Anyone can lay their own sod lawn with the right tools and few pointers.
You want to make sure you clear the area where you will be laying your sod of any weeds and debris (rocks, cement, bricks, etc.).
Next, you will roughly grade the area with a hand rake, sloping the grade away from any foundations in order to aid in proper drainage. This usually uncovers more debris that needs to be cleared. You can then till 3-4 inches deep, adding additional topsoil as needed blending native and new soil. This is important as it can help control weeds, help alleviate compacted soil, assist in root penetration and help air and water movement.
End the preparation step by grading the entire area again, using a heavy duty rake, and rolling the area with a partially water filled lawn roller.
Choosing the best sod depends on several factors.
Your location is a major determining factor, such as whether or not you need a drought or heat tolerant sod, or would a cool-season or warm-season grass be best.
Keeping in mind the specific location of where your sod will be is also important. Is there a lot of shaded areas, slopes, full sun, or possibly heavy traffic.
Lastly, personal preference should also be considered. The look and feel of the blade will vary, along with the shade of green and if the sod stays green all year or goes dormant.
Knowing your options and speaking with a professional can lead you to choose a sod that will suit your needs best.
Usually, sod should be installed on dry soil, but in cases of high temperatures, moistening the soil for about two or three minutes can be necessary.
Whenever possible, install your sod on the day you receive it. If you must wait, the best thing to do is shade the uninstalled sod. Install your sod against a straight edge, like a sidewalk or driveway. Trying as much as possible to avoid gaps between pieces, as well as not overlapping or stretching, butt each piece against each other tightly.
Lay the pieces in a brick pattern, staggering the joints in each row.
When laying sod on a slope, lay the pieces across the slope rather than down. This will aid in minimizing water runoff and help retain even moisture. Last, you will want to roll over your new sod to help get rid of any air pockets.
For the first two weeks, it is best to avoid walking on your sod, this includes animals.
Often, watering, or the lack of, is the cause of many sod problems. As soon as you lay your new sod you will need to soak the grass and soil, providing about 1 inch of water. It should be very wet, but only for this first watering.

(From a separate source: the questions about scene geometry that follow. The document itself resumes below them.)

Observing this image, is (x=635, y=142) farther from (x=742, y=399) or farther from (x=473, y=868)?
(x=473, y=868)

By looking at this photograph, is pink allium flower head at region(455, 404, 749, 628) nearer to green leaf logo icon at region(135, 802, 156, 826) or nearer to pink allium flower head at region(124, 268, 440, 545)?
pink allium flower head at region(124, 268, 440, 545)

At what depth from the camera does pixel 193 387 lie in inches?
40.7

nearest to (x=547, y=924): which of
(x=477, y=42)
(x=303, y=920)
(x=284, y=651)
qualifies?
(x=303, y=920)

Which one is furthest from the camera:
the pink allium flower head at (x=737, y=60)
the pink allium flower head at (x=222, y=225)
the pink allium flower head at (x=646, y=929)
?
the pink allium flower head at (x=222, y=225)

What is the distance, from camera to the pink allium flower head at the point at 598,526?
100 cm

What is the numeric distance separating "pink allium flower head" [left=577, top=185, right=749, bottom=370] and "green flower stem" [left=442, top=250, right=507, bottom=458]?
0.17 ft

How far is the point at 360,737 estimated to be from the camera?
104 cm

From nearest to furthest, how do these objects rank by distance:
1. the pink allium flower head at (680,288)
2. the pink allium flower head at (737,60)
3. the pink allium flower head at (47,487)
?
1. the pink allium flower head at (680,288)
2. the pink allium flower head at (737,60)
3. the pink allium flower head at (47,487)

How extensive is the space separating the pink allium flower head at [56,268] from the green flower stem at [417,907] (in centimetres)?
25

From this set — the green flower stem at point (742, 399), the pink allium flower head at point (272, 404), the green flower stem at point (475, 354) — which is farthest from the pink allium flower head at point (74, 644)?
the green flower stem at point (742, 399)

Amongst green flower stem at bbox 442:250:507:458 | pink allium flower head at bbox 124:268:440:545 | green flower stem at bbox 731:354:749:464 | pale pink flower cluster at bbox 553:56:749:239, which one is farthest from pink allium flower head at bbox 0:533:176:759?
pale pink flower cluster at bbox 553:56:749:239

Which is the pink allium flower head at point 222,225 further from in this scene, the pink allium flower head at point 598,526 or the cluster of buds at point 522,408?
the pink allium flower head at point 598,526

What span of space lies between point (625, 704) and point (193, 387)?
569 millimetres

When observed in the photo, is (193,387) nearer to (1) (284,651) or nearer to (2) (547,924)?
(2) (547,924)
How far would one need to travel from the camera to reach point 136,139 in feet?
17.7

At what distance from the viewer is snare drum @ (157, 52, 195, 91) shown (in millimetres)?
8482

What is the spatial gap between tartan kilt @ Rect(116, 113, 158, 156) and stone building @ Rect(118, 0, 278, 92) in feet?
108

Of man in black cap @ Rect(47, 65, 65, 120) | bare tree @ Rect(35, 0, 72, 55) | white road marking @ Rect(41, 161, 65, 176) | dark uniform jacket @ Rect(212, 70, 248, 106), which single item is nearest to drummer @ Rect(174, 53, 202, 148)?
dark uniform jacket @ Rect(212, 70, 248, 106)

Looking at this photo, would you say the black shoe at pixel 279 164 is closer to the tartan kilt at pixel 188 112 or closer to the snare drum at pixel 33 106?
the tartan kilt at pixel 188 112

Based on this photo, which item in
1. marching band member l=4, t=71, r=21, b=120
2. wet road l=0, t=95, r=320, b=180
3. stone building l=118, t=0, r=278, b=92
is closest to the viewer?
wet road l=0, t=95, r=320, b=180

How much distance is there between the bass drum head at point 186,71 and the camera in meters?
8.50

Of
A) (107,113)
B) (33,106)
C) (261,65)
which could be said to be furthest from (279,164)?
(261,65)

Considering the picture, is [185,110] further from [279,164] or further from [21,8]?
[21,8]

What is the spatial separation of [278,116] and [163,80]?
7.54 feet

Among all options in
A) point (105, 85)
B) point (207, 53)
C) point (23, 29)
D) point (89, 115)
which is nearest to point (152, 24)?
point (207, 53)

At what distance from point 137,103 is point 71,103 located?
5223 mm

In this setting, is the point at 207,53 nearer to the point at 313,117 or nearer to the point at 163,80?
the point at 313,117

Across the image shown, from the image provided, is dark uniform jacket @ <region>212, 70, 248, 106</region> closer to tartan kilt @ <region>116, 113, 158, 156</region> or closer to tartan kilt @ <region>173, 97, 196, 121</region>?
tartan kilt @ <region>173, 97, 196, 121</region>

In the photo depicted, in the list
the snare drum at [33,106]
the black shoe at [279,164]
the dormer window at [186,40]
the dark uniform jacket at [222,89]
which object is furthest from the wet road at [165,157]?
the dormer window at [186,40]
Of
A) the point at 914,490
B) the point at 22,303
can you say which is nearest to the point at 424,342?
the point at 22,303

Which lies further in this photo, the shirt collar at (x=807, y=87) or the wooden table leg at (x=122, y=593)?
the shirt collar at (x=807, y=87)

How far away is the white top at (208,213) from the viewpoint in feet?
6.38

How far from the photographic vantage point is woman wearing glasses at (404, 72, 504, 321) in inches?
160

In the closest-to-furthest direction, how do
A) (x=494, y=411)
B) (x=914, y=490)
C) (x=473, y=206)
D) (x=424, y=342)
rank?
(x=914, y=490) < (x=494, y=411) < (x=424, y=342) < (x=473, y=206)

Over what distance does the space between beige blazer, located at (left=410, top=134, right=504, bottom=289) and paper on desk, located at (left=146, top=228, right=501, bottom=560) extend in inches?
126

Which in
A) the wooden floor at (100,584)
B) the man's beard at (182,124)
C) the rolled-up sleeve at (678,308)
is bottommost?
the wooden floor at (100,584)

For the first two weeks, until the sod has established and is firmly rooted, you should water your lawn daily. Watering twice a day is typical, but sometimes a third time is needed depending on weather conditions such as high temperatures or high winds. Your lawn should be left feeling moist after each watering. Finding the correct duration and frequency of watering specific to your lawn is critical in its establishment and long term health.
Besides figuring out a good watering schedule, it is also helpful to test your soil’s pH levels. Additionally, appropriate mowing and fertilizer application will aid in the establishment and care of your new sod lawn.